**Given problem 1**: In the excerpt about author Eve Titus, which artist did her publisher pair her with for the Anatole and Basil books?
**Given problem 2**: Summarize the excerpt about Eve Titus in two sentences.
**Given problem 3**: From the excerpt about Eve Titus, reproduce the passage between "Among her creations" and "be contemporary classics.", inclusive.

Among her creations are a number of books featuring
a mouse, Basil of Baker Street, who lived in the actual London basement
of the home of the great Sherlock Holmes. Disney's film, The
Great Mouse Detective, is taken from this work. Miss Titus'
masterful portrayal of a Sherlockian rodent gave her esteemed status
among other professional mystery writers, and she is well known to devotees
of Sherlock Holmes the world over. Through her books, she became
a great friend and correspondent of the Conan Doyles. Whenever
she spoke about writing, she gave credit to son, Richard, for guiding
story development through the probing questions he asked as a child.
Many of Titus' mouse stories are considered to be contemporary classics.
For the Anatole and Basil books,
she was teamed with the artist Paul Galdone by their publisher, McGraw
Hill; the two worked well together. Eve felt that Galdone's work
dutifully supported her own vision of each story which she would carefully
describe to Galdone as scenes in a play. Miss Titus worked closely
with other artists after Paul Galdone died, and continued to achieve
critical acclaim for the charm of her stories and the notable unity
and coherency of the words and pictures.
As a well-known professional, she conducted countless
interviews, seminars and workshops for aspiring writers, and was seen
as one who took infinite pleasure in words and the art of combining
them perfectly. As an accomplished pianist, she found writing
and music to be complementary arts, and believed that musicianship contributed
to writing success; she took care to create and control a proper rhythm
for each of her stories, and the words did flow beautifully. Her
books are in great favour with parents, teachers, and librarians who
have discovered the many delights which Eve wove into her writing for
the special enjoyment of adults.
She credited her brilliance to the cultural advantages
she had as a child growing up in a large family in Brooklyn, New York:
"My mother was artistically inclined and my father wrote so beautifully
that his letters read like verse." She was the oldest of
five, three boys, and two girls, all bonded by a love of jokes and stories.
Miss Titus brought others around her into her busy
writer's world of visualising, plotting, probing, unsnagging snags,
changing words, and changing them back again, wherever she was and whatever
else was going on. She wrote, travelled, lectured, and published
through her seventies and eighties, driven by an undiminished flow of
ideas; she continued to be a world traveller and survivor of many gruelling
bus and train journeys. By the age of ninety, she was legally
blind, but wrote that as long as she could still make out objects as
large as cars, she was ready to travel to meet with people. In
her blindness, she continued to work with the help of student assistants,
and struggled to keep whole books in her head in order to edit and revise
them; her heroic efforts to complete a last book are aptly conveyed
in the title of the yet-to-be published work: Anatole and
The Cheese Olympics.
"In all France, there was no happier, more contented mouse than
Anatole," and Eve Titus was his "ghost writer."
She wryly explained this at her seminars: The mice in her life
perched on her writer's desk and simply dictated their stories to her.
She would claim that her characters were completely beyond her control;
she "gave them ingenuity and cleverness ten times greater than
her own," and her job, after that, was simply to write everything
down! For 45 years, Eve Titus was marvellously devoted to her
fictional characters and to recording their adventures in her latest
books. We shall miss Eve as we go on enjoying her "mousterpieces."

**Extracted records**:
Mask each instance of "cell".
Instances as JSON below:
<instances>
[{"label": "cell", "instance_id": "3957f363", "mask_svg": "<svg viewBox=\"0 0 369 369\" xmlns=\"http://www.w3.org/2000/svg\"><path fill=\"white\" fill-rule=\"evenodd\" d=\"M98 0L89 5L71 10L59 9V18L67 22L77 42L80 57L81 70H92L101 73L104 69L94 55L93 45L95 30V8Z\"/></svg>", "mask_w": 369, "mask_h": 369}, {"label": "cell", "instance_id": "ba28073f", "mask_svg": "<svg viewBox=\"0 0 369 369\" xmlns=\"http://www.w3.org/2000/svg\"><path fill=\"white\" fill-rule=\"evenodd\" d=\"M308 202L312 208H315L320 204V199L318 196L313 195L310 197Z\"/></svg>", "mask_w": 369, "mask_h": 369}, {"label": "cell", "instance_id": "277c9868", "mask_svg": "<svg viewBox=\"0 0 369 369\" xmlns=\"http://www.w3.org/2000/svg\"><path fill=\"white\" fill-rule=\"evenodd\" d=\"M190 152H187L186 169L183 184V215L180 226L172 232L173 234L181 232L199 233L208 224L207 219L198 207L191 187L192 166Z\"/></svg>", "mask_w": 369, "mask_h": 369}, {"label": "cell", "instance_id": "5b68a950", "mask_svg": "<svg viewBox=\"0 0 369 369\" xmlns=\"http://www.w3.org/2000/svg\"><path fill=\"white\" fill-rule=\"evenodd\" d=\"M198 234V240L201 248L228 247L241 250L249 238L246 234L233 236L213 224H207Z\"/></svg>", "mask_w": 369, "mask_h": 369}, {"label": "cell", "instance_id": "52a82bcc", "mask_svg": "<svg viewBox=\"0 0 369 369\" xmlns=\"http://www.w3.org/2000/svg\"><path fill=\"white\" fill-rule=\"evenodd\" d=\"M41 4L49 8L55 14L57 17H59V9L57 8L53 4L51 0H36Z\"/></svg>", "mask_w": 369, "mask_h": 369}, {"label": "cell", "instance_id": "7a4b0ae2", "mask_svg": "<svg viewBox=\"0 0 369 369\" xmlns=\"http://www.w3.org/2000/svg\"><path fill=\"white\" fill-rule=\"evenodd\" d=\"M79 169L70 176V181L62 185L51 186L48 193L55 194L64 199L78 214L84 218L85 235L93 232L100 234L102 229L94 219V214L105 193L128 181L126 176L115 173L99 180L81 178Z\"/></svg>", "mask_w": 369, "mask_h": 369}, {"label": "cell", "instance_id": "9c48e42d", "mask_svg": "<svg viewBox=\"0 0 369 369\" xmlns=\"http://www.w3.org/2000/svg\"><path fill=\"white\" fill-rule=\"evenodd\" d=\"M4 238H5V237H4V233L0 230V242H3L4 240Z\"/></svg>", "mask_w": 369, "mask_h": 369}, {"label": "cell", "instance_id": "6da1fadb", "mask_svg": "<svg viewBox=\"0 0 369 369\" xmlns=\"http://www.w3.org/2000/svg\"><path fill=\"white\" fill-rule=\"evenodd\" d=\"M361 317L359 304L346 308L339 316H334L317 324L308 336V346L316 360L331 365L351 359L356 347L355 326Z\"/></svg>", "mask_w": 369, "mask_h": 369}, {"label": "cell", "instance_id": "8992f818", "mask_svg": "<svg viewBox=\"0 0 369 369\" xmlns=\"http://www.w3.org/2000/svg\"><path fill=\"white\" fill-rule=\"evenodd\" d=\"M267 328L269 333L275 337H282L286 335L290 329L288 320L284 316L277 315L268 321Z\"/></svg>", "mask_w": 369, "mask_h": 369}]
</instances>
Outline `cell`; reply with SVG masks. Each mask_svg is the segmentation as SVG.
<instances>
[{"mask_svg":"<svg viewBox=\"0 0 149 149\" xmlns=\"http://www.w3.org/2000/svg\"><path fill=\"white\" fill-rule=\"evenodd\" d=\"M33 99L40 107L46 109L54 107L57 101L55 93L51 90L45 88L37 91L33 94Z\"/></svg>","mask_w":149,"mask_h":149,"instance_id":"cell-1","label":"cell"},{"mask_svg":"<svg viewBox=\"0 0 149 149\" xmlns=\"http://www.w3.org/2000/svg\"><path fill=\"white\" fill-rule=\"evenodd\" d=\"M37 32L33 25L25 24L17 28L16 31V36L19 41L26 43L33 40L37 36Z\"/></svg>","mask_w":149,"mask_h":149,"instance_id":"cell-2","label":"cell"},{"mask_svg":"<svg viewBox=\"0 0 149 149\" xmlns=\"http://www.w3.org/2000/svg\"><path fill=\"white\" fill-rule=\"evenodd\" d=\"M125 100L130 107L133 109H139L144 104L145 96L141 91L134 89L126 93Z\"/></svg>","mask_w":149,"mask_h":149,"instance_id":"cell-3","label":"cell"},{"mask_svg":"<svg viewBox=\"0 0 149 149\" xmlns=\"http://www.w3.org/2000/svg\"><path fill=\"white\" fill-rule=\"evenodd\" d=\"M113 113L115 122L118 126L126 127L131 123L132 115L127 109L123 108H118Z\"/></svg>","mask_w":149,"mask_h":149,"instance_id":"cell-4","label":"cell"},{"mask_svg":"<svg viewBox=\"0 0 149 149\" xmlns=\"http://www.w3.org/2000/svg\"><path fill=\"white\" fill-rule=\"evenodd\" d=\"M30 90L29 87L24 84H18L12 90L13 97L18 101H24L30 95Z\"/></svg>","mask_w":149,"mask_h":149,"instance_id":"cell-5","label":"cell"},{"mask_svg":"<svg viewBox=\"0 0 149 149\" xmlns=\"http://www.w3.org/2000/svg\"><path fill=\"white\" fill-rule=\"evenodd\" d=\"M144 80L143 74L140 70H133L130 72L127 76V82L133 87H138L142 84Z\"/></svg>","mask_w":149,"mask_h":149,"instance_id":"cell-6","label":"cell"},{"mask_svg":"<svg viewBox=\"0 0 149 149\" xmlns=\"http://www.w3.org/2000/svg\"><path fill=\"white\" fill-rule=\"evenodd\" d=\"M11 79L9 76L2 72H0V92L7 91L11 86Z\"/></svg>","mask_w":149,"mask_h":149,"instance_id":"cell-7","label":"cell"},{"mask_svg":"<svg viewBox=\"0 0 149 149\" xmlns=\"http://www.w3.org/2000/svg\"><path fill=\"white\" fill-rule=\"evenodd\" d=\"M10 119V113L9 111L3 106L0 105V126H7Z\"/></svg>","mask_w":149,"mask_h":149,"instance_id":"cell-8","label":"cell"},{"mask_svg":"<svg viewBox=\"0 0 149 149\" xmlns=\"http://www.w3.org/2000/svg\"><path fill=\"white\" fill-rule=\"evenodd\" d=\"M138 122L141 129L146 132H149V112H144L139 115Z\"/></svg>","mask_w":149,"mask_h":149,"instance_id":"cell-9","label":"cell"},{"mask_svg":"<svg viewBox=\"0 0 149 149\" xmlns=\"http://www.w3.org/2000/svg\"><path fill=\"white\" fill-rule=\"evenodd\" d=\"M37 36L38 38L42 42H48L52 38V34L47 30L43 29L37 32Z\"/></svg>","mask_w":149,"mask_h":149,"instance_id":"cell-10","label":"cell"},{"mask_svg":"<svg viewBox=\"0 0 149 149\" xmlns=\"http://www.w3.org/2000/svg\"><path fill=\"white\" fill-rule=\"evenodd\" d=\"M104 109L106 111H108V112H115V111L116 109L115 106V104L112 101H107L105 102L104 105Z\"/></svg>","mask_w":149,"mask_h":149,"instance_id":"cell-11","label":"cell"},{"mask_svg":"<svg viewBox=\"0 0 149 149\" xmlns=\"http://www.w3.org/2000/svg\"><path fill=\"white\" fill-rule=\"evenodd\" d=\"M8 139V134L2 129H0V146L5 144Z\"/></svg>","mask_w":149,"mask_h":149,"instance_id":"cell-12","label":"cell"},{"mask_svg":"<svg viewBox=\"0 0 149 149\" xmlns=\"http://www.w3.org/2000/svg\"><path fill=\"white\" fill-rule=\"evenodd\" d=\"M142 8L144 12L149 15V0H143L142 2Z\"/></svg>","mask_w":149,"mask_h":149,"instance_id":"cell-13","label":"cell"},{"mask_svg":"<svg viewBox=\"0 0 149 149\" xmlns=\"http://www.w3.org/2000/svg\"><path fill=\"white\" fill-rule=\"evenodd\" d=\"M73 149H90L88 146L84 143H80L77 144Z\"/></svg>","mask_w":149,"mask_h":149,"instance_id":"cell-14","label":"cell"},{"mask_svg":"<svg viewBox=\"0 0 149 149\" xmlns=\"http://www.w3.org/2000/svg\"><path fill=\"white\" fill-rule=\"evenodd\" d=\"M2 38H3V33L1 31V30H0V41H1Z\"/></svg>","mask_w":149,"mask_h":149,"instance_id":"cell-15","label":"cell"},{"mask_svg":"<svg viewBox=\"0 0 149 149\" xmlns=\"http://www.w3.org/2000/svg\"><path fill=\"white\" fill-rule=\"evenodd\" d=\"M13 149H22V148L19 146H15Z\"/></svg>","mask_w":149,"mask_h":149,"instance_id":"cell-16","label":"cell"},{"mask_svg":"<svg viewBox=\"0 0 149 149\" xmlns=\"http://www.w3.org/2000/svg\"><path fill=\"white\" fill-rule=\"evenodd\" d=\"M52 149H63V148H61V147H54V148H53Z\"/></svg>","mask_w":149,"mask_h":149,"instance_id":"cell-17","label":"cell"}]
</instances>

**Expected output 1**: Paul Galdone.

**Expected output 2**: Eve Titus wrote well-loved mouse stories, including the Basil of Baker Street books that inspired Disney's The Great Mouse Detective, and the Anatole books, for which she worked closely with artist Paul Galdone and later other artists. A pianist who taught aspiring writers, she kept writing, traveling and lecturing into old age, working on a final Anatole book with student assistants even after becoming legally blind.

**Expected output 3**:
Among her creations are a number of books featuring
a mouse, Basil of Baker Street, who lived in the actual London basement
of the home of the great Sherlock Holmes. Disney's film, The
Great Mouse Detective, is taken from this work. Miss Titus'
masterful portrayal of a Sherlockian rodent gave her esteemed status
among other professional mystery writers, and she is well known to devotees
of Sherlock Holmes the world over. Through her books, she became
a great friend and correspondent of the Conan Doyles. Whenever
she spoke about writing, she gave credit to son, Richard, for guiding
story development through the probing questions he asked as a child.
Many of Titus' mouse stories are considered to be contemporary classics.